**抜粋本文**
* * * * *

竹富島紀行 〜ニライカナイに想いを馳せて〜

ニライカナイに想いを馳せて…

〜竹富島紀行〜

 

沖縄八重山地方には、古くから〝ニライカナイ信仰〟があります。

 

〝ニライカナイ〟とは「海の彼方にある神の世界」という観念であり、死後、死者の魂は〝ニライカナイ〟に行くと今も昔も信じられています…

 

 

2015年2月25日〜2月28日、僕はある人への追悼の意を込め、ひとり旅を敢行しました。

 

数年前に亡くなった、僕の親友です。

 

2月25日は彼の命日。

 

彼の冥福を祈るために僕は、一路沖縄を目指していました…

 

お目当ては、日本屈指の夕陽の名所であり、今なお〝ニライカナイ信仰〟が色濃く残る地です。

 

 

大阪から飛行機で3時間。沖縄 石垣島に着いた僕は、その足で石垣港に向かい、港から出る最終の船に乗り込みました。

 

最終便の船内には、観光客はほとんどいません。

 

10分もすると、前方にカレー皿をひっくり返したような小さな島が見えてきました。 

 

竹富島…

 

ここが、この旅の目的地です。

 

船が竹富港に着くと、日帰りで島を訪れていた観光客が、そのまま最終便として石垣港に引き返すこの船に乗り込もうと、桟橋に集まっていました。

 

それをよそ目に、僕はさっさと船を降ります。

 

この日の夜を石垣島で過ごすこの集団は、ドカドカと忙しなく船に乗り込み、あっという間に最終の船は行ってしまいました。

 

最終便が去った後の島は、さっきまでの喧騒が嘘のように、ひっそりとした静寂に包まれます

 

船着場には、すでに宿の送迎車が到着していました。

 

「よくお越しくださいました。さあ、乗ってください。」

そう促され、僕は迎えの白いバンに乗り込みました。

 

宿はいつもの「大浜荘」

 

ここはひとり旅の人や、バックパッカーが多く宿泊していて、家庭的な雰囲気のとても良い宿です。

 

僕はいつも、ここを常宿にしています。

 

時刻は18:30。

宿に着くとすぐに美味しい夕食をいただき、夕陽を見る為、島の西側を目指して美しい集落の中を歩きます。

 

竹富島の集落の美しさについては、司馬遼太郎さんが『街道をゆく 6  〜沖縄 先島への道』の中で次のように表現しています。

 

〝本土の中世の集落のように条理で区画され、村内の道路はサンゴ礁の砂でできているために、品のいい白味を帯び、その白さの上に灰色斑(はいいろまだら)ともいうべき珊瑚の石垣が続き、その全体として白と灰色の地の上に、酸化鉄のような色の琉球瓦の家々が夢のように並んでいる

 

これ以上の説明は必要ありませんね。

* * * * *

**作業項目**
竹富島の紀行文をもとに、次の問いに答えなさい。
(a) 大阪から石垣島までは飛行機で何時間かかりましたか。
(b) 竹富島で泊まった宿の名前は何ですか。
(c) 竹富島の集落の美しさを表現した本の題名は何ですか。
記録はここでは一切使いません。

**提供情報**
* * * * *

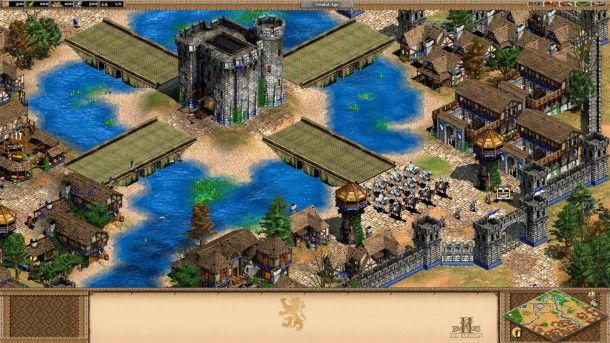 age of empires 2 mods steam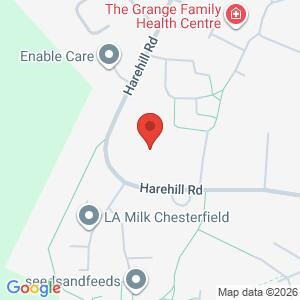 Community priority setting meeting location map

* * * * *

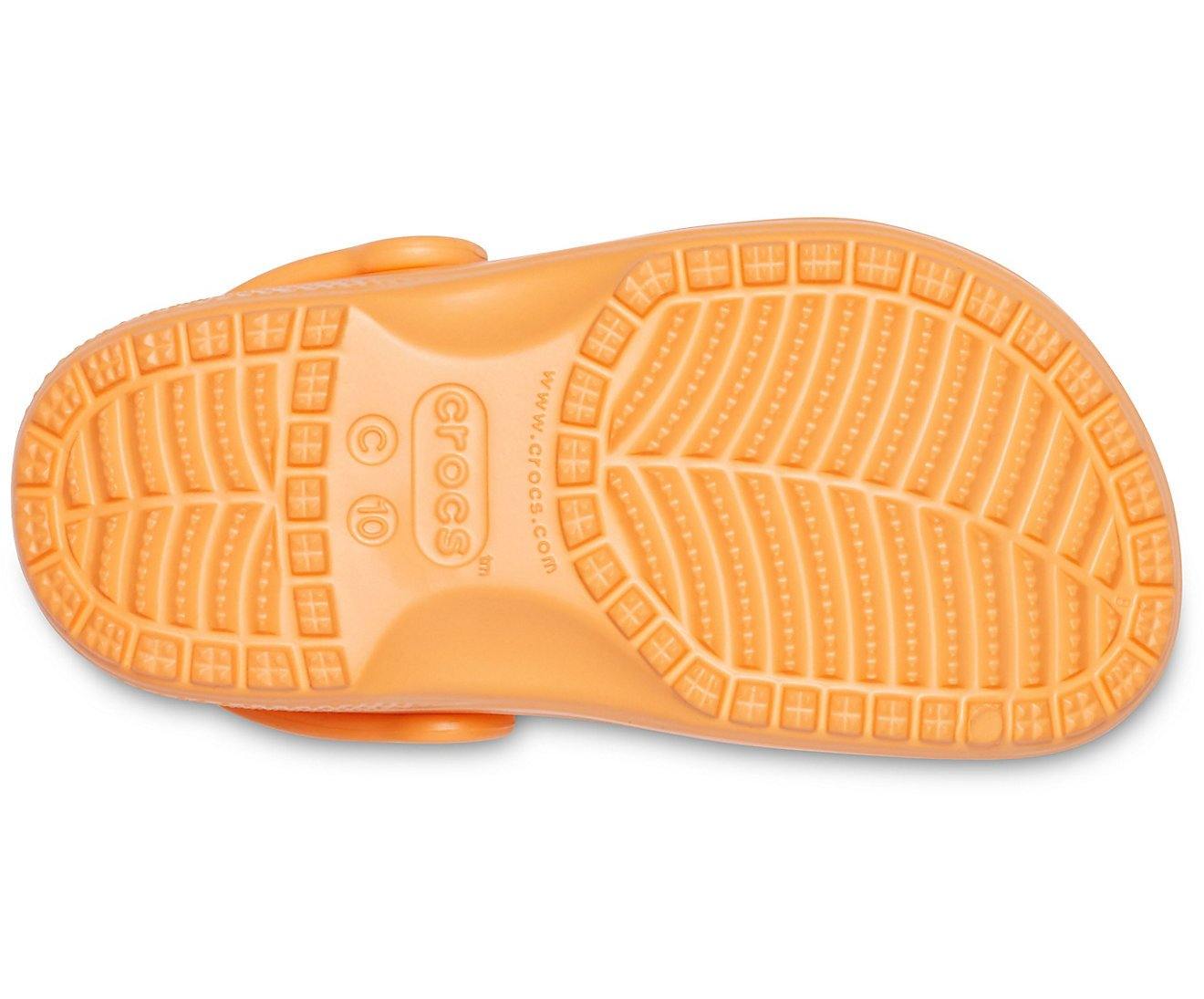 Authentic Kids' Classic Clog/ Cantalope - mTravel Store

* * * * *

**解答**
(a) 3時間
(b) 大浜荘
(c) 『街道をゆく 6 〜沖縄 先島への道』